If you didn't enjoy a piece, what was it that was lacking?
It is lacking a fertile mind for the musical seed to take root. I swear at it and change to the pop station.
I am curious Rich why you loved the first 20 minutes and didn't care for the rest.
Because it is too long for my tolerance. Bach is a unique sound. All Bach music sounds similar in melody, harmony, and structure. Once you've heard a little, you got it. Whether you want more is a spiritual matter. It is as easy as pop to absorb, it just slips right in. But most people can't listen to that much Bach because it calls forth the deepest spiritual feelings possible from your current level of spiritual development. It has extremely intense harmony, very simple and pure which penetrates deeply into your soul. There is no music more musical than Bach. Some listeners are not ready or willing to open so deeply to the rays of heaven. But some are born with supernatural ability to listen to it without limit. Whoever commissioned St.
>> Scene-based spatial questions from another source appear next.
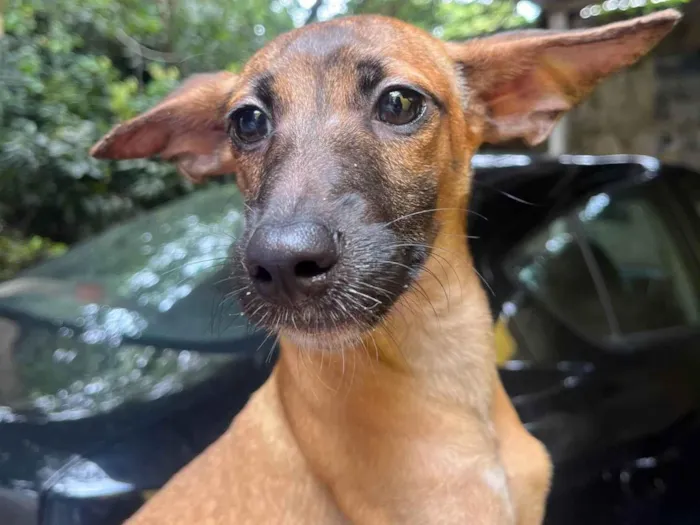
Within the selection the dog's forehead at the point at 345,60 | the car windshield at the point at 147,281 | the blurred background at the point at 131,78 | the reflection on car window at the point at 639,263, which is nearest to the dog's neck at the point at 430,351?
the dog's forehead at the point at 345,60

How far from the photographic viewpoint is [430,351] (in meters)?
1.21

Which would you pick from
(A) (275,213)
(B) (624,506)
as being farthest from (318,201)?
(B) (624,506)

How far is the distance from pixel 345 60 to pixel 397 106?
0.11 meters

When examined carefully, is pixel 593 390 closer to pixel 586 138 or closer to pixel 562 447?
pixel 562 447

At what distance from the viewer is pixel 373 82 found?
1.07 metres

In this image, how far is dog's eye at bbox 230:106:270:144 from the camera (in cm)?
113

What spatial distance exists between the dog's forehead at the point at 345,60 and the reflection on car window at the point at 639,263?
4.17 ft

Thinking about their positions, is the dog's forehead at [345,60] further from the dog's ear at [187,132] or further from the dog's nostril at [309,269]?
the dog's nostril at [309,269]

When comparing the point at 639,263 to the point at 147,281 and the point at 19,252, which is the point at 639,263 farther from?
the point at 19,252

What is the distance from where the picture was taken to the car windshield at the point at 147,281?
188cm

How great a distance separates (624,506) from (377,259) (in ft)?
4.08

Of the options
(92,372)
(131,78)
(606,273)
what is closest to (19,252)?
(131,78)

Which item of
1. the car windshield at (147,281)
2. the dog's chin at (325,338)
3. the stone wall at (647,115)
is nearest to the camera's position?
the dog's chin at (325,338)

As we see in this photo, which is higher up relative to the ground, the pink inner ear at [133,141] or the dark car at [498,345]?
the pink inner ear at [133,141]
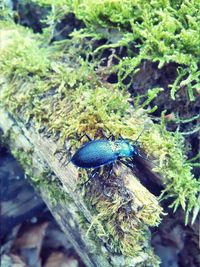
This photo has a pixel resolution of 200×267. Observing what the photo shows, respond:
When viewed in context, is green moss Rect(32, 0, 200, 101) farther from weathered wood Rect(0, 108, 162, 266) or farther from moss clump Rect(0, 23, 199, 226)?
weathered wood Rect(0, 108, 162, 266)

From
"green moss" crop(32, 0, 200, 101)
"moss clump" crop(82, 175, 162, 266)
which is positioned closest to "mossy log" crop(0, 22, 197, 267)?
"moss clump" crop(82, 175, 162, 266)

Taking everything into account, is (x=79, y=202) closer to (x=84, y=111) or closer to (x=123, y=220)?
(x=123, y=220)

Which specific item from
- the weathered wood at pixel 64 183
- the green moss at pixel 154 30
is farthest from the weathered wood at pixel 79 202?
the green moss at pixel 154 30

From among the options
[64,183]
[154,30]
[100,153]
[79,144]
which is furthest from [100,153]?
[154,30]

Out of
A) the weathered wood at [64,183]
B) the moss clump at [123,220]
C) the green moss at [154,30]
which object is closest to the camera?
the moss clump at [123,220]

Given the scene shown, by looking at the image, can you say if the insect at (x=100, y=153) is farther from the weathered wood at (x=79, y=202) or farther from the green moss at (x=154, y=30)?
the green moss at (x=154, y=30)

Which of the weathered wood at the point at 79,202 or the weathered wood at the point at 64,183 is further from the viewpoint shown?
the weathered wood at the point at 64,183

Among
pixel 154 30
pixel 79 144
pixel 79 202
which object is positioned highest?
pixel 154 30
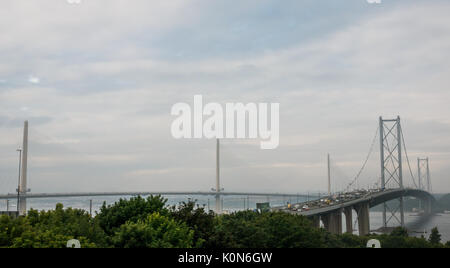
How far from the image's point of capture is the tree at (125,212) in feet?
111

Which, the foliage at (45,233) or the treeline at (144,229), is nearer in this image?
the foliage at (45,233)

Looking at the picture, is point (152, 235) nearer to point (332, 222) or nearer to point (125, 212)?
point (125, 212)

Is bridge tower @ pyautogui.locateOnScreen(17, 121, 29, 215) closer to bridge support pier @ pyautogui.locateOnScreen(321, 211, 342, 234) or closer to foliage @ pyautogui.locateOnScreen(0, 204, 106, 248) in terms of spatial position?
bridge support pier @ pyautogui.locateOnScreen(321, 211, 342, 234)

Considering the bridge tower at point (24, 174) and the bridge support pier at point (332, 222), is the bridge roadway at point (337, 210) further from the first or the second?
the bridge tower at point (24, 174)

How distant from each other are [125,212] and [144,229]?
263 inches

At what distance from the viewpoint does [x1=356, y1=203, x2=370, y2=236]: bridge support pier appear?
11725 centimetres

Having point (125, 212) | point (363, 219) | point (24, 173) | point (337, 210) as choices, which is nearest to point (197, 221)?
point (125, 212)

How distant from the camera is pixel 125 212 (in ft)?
113

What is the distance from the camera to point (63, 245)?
25.5 m

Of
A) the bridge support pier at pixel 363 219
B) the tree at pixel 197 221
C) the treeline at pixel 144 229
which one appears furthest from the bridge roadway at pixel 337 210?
the tree at pixel 197 221

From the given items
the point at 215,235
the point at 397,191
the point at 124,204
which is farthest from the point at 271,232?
the point at 397,191
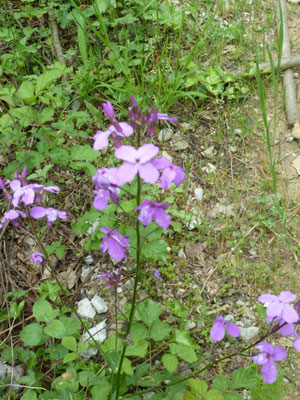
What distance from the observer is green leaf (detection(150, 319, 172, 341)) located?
202 cm

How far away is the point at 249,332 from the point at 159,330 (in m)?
0.68

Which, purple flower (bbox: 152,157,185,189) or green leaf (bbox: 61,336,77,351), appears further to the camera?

Matthews Passion was one such superman, or got taken, we'll never know. I find it pretty easy to listen to Bach's tempo music, it has a beat, strong structure, it's a little music machine in bite sized chunks. Some of it is just exercises he wrote for his keyboard students. But it all has the Bach magic. But that is a small part of his canon. Most of what he wrote was church music, something new every Sunday for 3 decades? Most of it was choral music. St. Matthews Passion is mostly choral songs, lots of solo singers. It's kind of like a opera before opera got big. The singers sing simple Bach melodies over and over for hours. The music stops, starts, space and pause like an opera. It's not like his English Suites for Harpsichord that is a teletype machine pumping out intense melody and harmony for easy consumption. Unless you follow along with the story, understand German, it can be difficult to take that stop/start singing of the same sound over and over for 2 hours, no intermission. For 20 minutes it is new, and it sounds beautiful.
I am just trying to understand classical on a much deeper level
You can try to imagine it, to mentally process your current information into an illusion of understanding about something you've not fully experienced. But you'll find it difficult to imagine it accurately, so you'll be forced to make assumptions which leads to prejudice. To know classical music you have to jump in and do it. Find some classical works that you enjoy to listen to, then consume them over and over until you are bored. Then something new will come along, rinse, repeat.
In the past we have done threads about appropriate music for a beginner to start listening to a new genre, to get them hooked. I need to start one for rock, but it might be a good time for another classical thread like that.